The serum amyloid P component (SAP) is the identical serum form of amyloid P component (AP), a 25kDa pentameric protein first identified as the pentagonal constituent of in vivo pathological deposits called "amyloid".  APCS is its human gene.

In amyloidosis
AP makes up 14% of the dry mass of amyloid deposits and is thought to be an important contributor to the pathogenesis of a related group of diseases called the Amyloidoses. These conditions are characterised by the ordered aggregation of normal globular proteins and peptides into insoluble fibres which disrupt tissue architecture and are associated with cell death. AP is thought to decorate and stabilise aggregates by preventing proteolytic cleavage and hence inhibiting fibril removal via the normal protein scavenging mechanisms.
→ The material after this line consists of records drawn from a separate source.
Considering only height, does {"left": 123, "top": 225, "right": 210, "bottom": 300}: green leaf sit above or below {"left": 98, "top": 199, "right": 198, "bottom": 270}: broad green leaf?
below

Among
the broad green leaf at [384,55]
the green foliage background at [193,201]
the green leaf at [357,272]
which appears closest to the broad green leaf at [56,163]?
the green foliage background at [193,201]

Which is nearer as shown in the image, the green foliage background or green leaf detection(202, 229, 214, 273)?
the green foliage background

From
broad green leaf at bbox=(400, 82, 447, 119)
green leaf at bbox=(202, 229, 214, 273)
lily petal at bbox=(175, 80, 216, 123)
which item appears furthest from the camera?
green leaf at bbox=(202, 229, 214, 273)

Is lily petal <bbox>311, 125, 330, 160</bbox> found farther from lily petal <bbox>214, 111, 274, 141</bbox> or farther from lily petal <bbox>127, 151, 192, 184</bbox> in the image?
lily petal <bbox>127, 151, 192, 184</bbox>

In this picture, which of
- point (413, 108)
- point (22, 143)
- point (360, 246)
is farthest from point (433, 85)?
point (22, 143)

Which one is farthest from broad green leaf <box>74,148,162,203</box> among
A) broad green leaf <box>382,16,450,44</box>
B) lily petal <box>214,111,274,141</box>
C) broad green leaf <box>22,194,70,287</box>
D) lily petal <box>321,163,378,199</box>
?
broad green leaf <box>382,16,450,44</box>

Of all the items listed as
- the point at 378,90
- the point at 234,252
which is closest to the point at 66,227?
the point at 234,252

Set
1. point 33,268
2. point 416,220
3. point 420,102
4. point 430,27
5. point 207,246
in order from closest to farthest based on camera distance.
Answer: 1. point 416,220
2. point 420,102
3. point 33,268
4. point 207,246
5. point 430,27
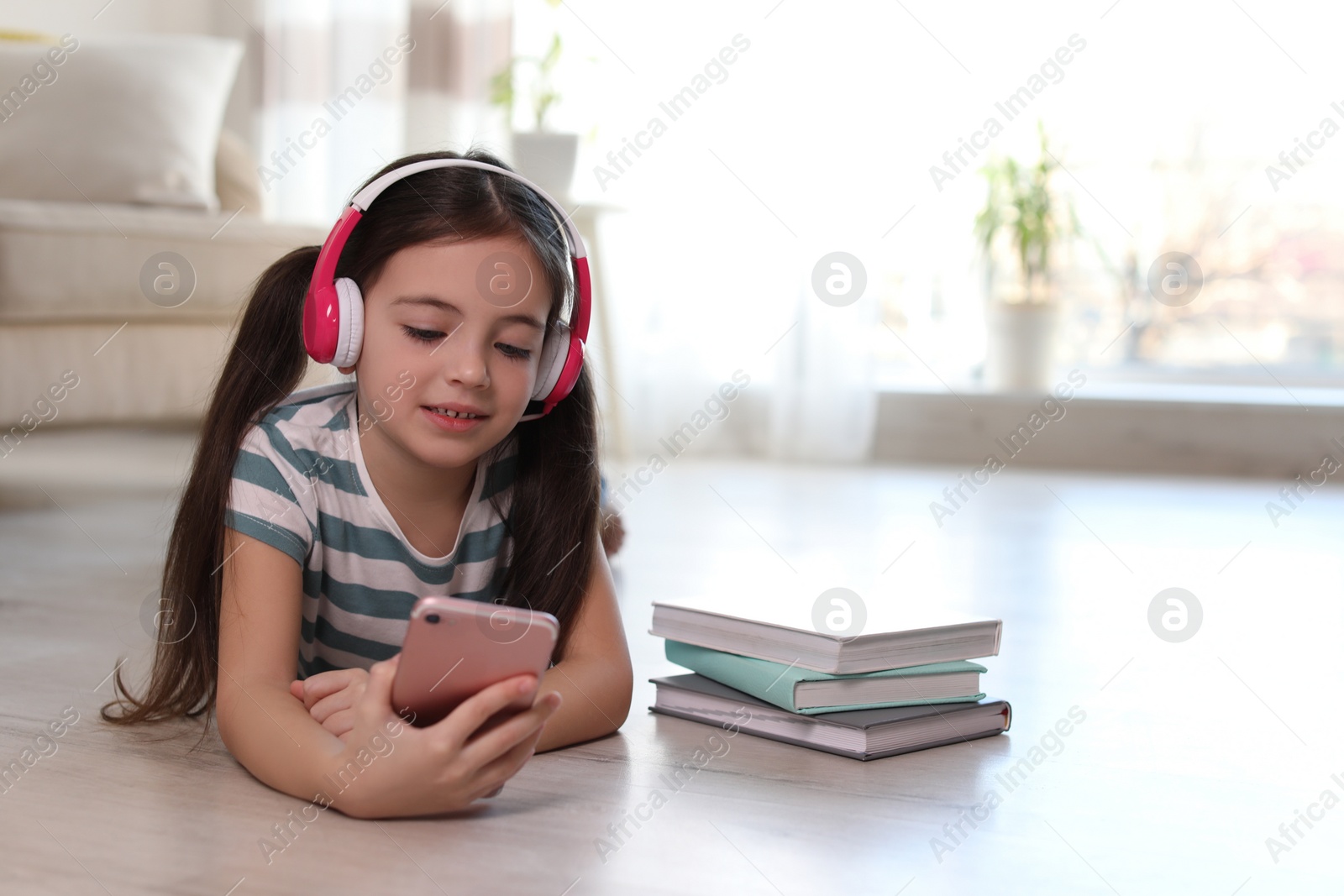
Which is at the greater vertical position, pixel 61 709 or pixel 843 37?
pixel 843 37

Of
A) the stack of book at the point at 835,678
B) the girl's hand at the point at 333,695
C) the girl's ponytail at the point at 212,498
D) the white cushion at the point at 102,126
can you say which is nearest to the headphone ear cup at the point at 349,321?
the girl's ponytail at the point at 212,498

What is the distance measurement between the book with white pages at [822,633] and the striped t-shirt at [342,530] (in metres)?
0.17

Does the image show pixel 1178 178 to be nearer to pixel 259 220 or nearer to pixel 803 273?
pixel 803 273

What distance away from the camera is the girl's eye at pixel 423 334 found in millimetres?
954

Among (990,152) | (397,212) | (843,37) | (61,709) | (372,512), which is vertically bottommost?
(61,709)

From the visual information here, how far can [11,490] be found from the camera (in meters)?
2.42

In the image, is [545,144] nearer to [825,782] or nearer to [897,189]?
[897,189]

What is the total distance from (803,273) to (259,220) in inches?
54.6

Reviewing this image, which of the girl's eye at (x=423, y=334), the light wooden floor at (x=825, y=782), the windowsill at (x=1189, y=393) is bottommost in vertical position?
the light wooden floor at (x=825, y=782)

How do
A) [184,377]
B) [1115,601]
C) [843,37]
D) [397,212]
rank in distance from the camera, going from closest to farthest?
1. [397,212]
2. [1115,601]
3. [184,377]
4. [843,37]

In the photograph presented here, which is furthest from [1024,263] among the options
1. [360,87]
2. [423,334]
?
[423,334]

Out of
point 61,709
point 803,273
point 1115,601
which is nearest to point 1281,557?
point 1115,601

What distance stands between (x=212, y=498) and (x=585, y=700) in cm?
32

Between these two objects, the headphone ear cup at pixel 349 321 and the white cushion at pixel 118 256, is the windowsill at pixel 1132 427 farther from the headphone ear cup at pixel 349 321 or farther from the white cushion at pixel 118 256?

This association is utilised in the routine clinical diagnostic technique of SAP scintigraphy whereby radio-labelled protein is injected into patients to locate areas of amyloid deposition.  The SAP-amyloid association has also been identified as a possible drug target for anti-amyloid therapy, with the recent development and first stage clinical trials of a compound called CPHPC (R-1-[6-[R-2-carboxy-pyrrolidin-1-yl]-6-oxohexanoyl] pyrrolidine-2-carboxylic acid), a small molecule able to strip AP from deposits by reducing levels of circulating SAP.

Structure
SAP is a member of the pentraxins family, characterised by calcium dependent ligand binding and distinctive flattened β-jellyroll structure similar to that of the legume lectins.  The name "pentraxin" is derived from the Greek word for five (penta) and berries (ragos) relating to the radial symmetry of five monomers forming a ring approximately 95 Å across and 35 Å deep.  Human SAP has 51% sequence homology with C-reactive protein (CRP), a classical acute phase response plasma protein, and is a more distant relative to the "long" pentraxins such as PTX3 (a cytokine modulated molecule) and several neuronal pentraxins. Both SAP and CRP are evolutionary conserved in all vertebrates and also found in distant invertebrates such as the horseshoe crab (Limulus polyphemus).